Justin Trudeau and his Finance Minister, Bill Morneau, spent the first Question Period of Parliament's fall session arguing that their proposed tax changes are aimed at standing up for the little guy. But in the corners of the Commons, it looked like the Waynes weren't sold.
Wayne Easter and Wayne Long are both Liberal MPs from Atlantic Canada who have criticized their own government's handling of the proposed small-business tax changes. And the reason they matter is not that they wield enough power inside Liberal circles to get their way. They don't. It's that they're a mark of how Mr. Trudeau and Mr. Morneau aren't getting their message across to the people they want to reach.
The Conservatives came back to the Commons in pretty good spirits precisely because they think they've got a good issue: Small-business groups are hopping mad. Conservative Leader Andrew Scheer came armed with a storyline that Mr. Trudeau's Liberals would use the money from the tax changes to pay for bailouts for big corporations such as Bombardier Inc., and for out-of-control deficit spending – and it's the hard-working plumber or farmer who will pay.
Mr. Trudeau and Mr. Morneau insisted that the Liberals are the ones acting for the ordinary Joe, arguing Canada's tax system favours the wealthy at the expense of the middle class. But behind them, Liberal MPs stayed quiet, and looked sullen, and not just the Waynes.
The messengers sometimes seemed to clash with the message. Mr. Trudeau is still a popular PM, but he had a trust fund. Mr. Morneau is an earnest minister, but mapping his finances requires a chart. The Waynes are more Main Street. Mr. Easter, briefly solicitor-general about 15 years ago, is a PEI MP and former president of the National Farmers Union; Mr. Long ran a small business before he became president of the Saint John Sea Dogs junior hockey team. Mr. Scheer gleefully referred to their criticism of Liberal tax proposals: If the PM won't listen to small business, he said, "will he at least listen to his own caucus and stop attacking job creators?"

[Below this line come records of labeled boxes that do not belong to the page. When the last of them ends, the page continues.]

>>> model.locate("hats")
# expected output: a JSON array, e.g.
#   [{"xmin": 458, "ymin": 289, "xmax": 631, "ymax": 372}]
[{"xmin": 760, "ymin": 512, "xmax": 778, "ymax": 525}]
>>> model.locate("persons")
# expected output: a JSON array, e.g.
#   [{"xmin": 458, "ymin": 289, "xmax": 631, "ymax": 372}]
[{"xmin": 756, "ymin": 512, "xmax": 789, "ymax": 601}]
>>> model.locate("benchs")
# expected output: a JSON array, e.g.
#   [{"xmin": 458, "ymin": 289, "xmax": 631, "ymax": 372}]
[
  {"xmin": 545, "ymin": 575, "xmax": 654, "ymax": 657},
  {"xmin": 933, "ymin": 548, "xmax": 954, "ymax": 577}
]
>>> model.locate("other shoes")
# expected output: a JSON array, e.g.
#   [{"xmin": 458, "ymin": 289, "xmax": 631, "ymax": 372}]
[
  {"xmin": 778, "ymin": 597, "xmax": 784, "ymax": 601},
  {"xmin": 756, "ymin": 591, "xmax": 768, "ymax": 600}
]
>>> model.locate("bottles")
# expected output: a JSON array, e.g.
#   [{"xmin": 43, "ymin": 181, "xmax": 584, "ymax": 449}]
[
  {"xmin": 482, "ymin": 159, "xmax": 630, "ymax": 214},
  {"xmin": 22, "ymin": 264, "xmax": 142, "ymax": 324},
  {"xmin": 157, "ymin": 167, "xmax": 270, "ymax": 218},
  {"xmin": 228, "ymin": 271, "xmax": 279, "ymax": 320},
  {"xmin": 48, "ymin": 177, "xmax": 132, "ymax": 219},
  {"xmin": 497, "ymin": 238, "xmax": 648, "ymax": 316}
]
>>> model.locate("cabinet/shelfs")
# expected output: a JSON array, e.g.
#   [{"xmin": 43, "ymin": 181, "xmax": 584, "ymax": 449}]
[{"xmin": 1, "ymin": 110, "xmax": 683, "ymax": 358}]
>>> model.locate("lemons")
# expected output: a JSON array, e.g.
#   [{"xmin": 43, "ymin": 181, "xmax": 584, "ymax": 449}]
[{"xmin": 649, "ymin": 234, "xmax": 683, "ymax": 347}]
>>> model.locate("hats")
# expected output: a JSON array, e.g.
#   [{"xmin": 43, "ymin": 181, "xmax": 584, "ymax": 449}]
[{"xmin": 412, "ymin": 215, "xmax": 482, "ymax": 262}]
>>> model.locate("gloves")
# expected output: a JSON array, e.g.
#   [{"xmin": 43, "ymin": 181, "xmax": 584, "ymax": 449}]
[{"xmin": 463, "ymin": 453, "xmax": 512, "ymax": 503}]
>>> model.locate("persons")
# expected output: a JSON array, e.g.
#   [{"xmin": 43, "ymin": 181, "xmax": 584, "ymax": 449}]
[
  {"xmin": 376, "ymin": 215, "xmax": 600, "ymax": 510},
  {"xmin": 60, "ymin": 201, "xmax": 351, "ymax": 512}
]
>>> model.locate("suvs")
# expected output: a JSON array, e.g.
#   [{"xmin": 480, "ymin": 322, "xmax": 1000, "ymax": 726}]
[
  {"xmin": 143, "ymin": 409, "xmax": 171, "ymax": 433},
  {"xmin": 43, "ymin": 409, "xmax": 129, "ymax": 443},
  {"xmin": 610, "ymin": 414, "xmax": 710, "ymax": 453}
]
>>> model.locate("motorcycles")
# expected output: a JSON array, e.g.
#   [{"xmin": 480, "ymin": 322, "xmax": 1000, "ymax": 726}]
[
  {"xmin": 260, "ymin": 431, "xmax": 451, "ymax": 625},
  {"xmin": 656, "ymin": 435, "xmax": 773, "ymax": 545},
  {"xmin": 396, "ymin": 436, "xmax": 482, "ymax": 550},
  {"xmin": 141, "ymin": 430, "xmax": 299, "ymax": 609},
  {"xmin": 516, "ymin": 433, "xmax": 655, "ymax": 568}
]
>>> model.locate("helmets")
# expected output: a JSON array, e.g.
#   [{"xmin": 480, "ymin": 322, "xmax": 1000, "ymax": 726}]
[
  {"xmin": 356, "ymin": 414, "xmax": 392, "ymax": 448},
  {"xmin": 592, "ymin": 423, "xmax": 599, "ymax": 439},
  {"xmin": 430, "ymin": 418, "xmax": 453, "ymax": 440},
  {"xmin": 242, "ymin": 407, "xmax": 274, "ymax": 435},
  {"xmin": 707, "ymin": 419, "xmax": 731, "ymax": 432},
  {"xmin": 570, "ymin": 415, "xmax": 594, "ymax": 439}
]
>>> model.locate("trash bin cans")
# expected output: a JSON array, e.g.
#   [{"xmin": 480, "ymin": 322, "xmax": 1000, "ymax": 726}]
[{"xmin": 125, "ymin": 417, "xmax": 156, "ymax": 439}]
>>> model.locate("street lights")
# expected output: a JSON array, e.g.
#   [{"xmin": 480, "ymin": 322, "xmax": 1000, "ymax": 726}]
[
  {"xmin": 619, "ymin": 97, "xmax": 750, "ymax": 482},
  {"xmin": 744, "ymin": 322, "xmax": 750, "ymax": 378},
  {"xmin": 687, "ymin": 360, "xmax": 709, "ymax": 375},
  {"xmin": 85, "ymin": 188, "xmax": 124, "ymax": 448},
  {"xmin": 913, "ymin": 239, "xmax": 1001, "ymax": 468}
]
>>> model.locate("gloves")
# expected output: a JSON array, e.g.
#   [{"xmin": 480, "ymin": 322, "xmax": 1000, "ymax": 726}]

Mr. Scheer opened by suggesting the PM had called small-business owners tax cheats. "Why is he hurting the very people he claims he wants to help?" he asked. Mr. Trudeau replied that he isn't accusing anyone of breaking rules: "The problem is the rules we have currently favour the wealthy over the middle class."
But the Liberal MPs behind him didn't look inspired. And in another corner, the NDP had decided this fight for the little guy isn't theirs: Leader Tom Mulcair asked about nuclear disarmament.
Mr. Scheer and the Conservatives had another tack: noting that the Liberals provided federal aid to Bombardier, helping the wealthy Beaudoin-Bombardier family that controls it. The Liberal tax proposals prevent small-business owners from sprinkling income to their families, but the Beaudoin-Bombardier families "voted themselves raises," Mr. Scheer said. It was a way of undermining Mr. Trudeau's claims to be fighting for the ordinary Joe.
Some of the Conservative statements about the tax proposals were, frankly, hogwash. Mr. Scheer claims they would prevent a mechanic from expanding his business, but profits reinvested in active business operations would not be taxed any differently; Mr. Scheer incorrectly claimed the changes would penalize a mechanic whose business saved money to buy a new piece of machinery. Mr. Morneau eventually complained about "inaccuracy" of opposition statements – but he didn't specify which, or shoot down those claims. Like Mr. Trudeau, he stuck to asserting the Liberals would remove tax advantages for the wealthy.
Neither Mr. Trudeau nor Mr. Morneau heard much approval from their own MPs. Directly behind the cabinet, in the third row, it wasn't hard to guess that some of the sharpest wits on the Liberal backbench didn't think their team was winning.
It was only when the Conservatives decided to aim a question at Mr. Easter, the chair of the Commons finance committee, that Liberals applauded: Mr. Easter, a veteran Liberal, attacked the Tories for failing to embrace continuing public consultations. But the rest of the time, Liberal MPs were quiet. Mr. Easter slung an arm over the back of his chair looking unimpressed, and Mr. Long held his chin in his palm, fingers at his mouth, looking tense.